Beta Sabre hits the water

Beta Sabre

Another great design from Bill. Parallel to the other things going on in the research has been the further development of the Sabre series of club racing yachts. This one has variable deck layout making it inherently stiffer (like H beams in constructions) and a stronger, sharp full length chine. 

The work done elsewhere in testing different materials (PLA plus, PETG, ABS and a few others) have been incorporated in this design to it’s advantage. I would have to say this is the best raw print finish I have achieved in any of the yachts so far. The finish is not just about machine accuracy but almost as importantly the type of material, speed of printing and the temperature of the nozzle.

But more on this later. 

First day out today was in a perfect breeze 5-15 km/h against a very fast Craig Smith Fusion. I also have one of these very rare lake yachts and know how fast they are. We team matched for a couple of hours until a big storm sent us home. After a couple of short tune up races, we got serious and were hardly more than a few metres apart the whole time…. with about equal race wins.
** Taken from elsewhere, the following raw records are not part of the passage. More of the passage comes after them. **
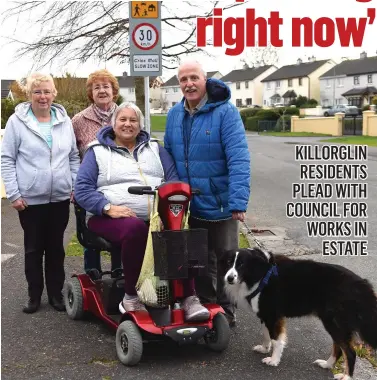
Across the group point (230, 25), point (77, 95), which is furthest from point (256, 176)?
point (77, 95)

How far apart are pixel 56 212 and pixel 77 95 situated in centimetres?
2243

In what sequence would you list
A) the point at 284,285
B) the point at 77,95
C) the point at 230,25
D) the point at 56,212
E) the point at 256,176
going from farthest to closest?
the point at 77,95
the point at 256,176
the point at 230,25
the point at 56,212
the point at 284,285

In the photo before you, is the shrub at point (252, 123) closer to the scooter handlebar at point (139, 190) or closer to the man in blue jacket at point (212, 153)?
the man in blue jacket at point (212, 153)

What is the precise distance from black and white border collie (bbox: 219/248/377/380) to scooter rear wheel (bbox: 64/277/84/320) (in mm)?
1450

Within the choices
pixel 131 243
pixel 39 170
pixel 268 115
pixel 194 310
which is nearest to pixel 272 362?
pixel 194 310

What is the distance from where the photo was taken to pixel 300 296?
445cm

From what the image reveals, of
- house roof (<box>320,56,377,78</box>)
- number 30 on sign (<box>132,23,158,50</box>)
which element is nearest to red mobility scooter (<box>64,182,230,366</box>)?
number 30 on sign (<box>132,23,158,50</box>)

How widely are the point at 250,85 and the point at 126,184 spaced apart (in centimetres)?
10517

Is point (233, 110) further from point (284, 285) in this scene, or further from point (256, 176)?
point (256, 176)

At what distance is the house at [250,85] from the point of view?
107 meters

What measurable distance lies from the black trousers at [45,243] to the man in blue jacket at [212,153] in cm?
139

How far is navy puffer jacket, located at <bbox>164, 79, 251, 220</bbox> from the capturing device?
4.79 metres

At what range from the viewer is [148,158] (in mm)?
5000

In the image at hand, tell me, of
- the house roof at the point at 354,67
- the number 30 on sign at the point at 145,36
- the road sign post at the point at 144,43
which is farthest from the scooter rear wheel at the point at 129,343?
the house roof at the point at 354,67
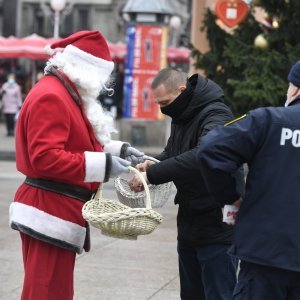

Not bad for a fresh yacht with the epoxy still curing.

I will have to say, I was very encouraged again with another quality design from Bill.

 

Construction was a 24 hour print session for the hull, another day printing all the internals and then about 5 days in short spurts putting it all together. Definitely a fast way to come up with a new yacht. The slow part is waiting for each epoxy session to cure… if someone could show me how to epoxy up against gravity, I would be very interested.

 

The problem I am having now is selecting what boat to sail. The sister Banana series is also a strong performer.